The baby, he saw, was looking as doubtful about the whole business as he felt. When the plane lifted off the tarmac and Lex’s stomach dropped, she opened her mouth to wail, but Romy bounced her on her lap, distracting her from the pressure in her ears until she was gurgling with laughter.
‘You’re a born traveller,’ Romy told her. ‘Just like your old mum.’
She smiled at her daughter and Lex could see the crooked tooth that was so typical of the way Romy just missed being perfect. It was only a tiny kink, only just noticeable, but the faint quirkiness of it gave her face character. He had always thought it made her more beautiful.
Then her eyes met Lex’s over the baby’s head, and the smile faded.

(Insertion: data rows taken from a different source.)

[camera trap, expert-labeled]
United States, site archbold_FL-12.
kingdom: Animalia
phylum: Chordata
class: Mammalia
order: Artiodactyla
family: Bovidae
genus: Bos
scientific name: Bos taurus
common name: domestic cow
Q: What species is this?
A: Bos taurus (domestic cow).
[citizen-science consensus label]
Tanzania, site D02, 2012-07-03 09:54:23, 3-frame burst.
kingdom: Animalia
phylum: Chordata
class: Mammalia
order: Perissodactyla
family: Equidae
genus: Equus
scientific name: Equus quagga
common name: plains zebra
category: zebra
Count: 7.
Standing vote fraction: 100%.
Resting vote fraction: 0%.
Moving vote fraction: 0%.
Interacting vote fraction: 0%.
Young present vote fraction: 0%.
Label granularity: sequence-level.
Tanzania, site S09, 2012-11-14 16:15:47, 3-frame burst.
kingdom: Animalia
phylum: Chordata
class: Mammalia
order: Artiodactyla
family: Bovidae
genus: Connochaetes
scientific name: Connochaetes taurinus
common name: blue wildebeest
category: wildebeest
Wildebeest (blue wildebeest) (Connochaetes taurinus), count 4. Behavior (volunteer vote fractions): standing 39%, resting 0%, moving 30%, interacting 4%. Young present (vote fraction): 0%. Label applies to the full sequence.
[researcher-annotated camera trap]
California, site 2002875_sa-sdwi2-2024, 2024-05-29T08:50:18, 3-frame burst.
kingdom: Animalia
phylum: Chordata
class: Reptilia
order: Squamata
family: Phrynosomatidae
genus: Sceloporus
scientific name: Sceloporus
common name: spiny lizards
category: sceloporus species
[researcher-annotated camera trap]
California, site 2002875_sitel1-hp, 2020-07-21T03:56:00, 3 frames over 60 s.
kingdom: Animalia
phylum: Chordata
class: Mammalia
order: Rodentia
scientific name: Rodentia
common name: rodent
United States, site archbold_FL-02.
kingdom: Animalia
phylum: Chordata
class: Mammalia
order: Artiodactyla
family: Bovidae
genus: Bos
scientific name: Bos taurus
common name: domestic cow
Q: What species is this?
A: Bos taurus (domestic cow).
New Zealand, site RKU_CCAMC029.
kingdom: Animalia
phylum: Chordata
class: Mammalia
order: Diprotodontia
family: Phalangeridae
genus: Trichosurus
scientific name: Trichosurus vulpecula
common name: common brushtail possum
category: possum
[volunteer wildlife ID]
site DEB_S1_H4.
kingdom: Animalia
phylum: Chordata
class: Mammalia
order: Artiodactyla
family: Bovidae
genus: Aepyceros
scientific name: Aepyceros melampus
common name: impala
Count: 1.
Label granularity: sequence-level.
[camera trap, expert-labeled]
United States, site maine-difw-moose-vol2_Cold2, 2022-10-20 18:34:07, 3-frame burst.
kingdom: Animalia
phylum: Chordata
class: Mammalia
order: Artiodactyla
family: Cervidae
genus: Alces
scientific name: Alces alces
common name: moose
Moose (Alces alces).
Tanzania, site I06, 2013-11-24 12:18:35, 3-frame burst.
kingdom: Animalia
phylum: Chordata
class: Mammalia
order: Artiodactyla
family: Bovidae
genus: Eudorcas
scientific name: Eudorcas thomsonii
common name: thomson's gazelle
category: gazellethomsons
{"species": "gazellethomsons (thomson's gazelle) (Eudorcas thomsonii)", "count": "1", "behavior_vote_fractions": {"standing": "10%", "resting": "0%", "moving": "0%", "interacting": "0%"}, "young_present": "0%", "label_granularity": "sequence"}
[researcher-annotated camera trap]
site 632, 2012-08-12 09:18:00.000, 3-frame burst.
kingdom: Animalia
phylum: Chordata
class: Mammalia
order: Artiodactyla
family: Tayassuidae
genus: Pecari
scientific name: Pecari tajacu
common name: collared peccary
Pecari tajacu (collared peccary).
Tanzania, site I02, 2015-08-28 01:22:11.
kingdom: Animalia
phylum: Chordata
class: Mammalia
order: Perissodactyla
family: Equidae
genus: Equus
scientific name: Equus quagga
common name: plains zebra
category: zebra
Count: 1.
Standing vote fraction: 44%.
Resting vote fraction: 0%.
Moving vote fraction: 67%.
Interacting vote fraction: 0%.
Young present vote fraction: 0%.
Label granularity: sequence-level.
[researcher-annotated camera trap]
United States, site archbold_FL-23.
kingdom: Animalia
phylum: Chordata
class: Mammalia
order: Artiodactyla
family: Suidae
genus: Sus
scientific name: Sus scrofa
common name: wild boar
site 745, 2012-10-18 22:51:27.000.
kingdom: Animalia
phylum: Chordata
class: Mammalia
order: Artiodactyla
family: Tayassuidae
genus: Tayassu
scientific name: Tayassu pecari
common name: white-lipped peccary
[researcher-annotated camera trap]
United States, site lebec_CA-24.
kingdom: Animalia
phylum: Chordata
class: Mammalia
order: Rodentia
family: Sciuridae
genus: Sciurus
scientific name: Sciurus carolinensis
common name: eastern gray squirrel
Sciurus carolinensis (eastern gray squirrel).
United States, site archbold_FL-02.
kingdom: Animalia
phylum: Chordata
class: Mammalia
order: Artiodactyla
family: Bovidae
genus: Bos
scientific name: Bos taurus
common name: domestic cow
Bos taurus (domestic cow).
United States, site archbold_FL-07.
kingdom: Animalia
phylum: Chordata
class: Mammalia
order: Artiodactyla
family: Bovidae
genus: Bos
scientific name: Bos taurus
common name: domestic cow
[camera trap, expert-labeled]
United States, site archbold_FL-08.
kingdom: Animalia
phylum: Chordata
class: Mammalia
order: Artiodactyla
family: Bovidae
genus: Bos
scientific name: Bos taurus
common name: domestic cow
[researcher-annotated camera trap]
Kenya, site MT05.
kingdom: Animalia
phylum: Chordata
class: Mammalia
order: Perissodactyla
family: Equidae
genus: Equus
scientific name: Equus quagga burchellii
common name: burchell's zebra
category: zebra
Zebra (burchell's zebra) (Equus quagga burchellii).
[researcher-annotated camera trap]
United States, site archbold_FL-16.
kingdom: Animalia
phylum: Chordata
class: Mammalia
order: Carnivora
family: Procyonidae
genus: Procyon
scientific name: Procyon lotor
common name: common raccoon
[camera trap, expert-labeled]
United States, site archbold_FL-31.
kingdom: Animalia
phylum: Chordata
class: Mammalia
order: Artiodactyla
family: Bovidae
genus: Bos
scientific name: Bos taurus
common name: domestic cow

She was remembering that flight to Paris, too. He could see it in her eyes. The memory was so vivid that they might as well have been back on that plane, side by side, shoulders touching, their hands entwined, her perfume filling his senses as she leaned into him, distracting him with her smile, until it had felt to Lex as if he had left his real self behind and was soaring up with the plane into a different reality where he was a man who didn’t care about control or responsibility or being sensible, and could open himself to every pleasure that came his way.
And look where that had got him.
Obviously he might as well have spared himself the effort of looking unconcerned, though. Romy didn’t quite roll her eyes at his clenched jaw, but she might as well have done.
‘Why didn’t you take the train?’ she asked.
‘It’s too far,’ said Lex shortly. He hated her thinking that he might be afraid. He wasn’t afraid, and if he was, he would never admit it.
‘It’s going to take most of the day to get there as it is. I can’t afford to waste all that time sitting on a train. There’s too much else to do. I was hoping Grant would be prepared to come to London to discuss the deal.’
Romy shook her head. ‘Willie never leaves Duncardie now,’ she said. ‘His wife died five years ago, and since then he’s been a virtual recluse.’
‘So Tim explained. He told me that if I wanted to persuade Willie Grant to agree to the sale, I would have to go there myself.’
‘You must want it badly if you’re prepared to fly,’ said Romy with a faint smile.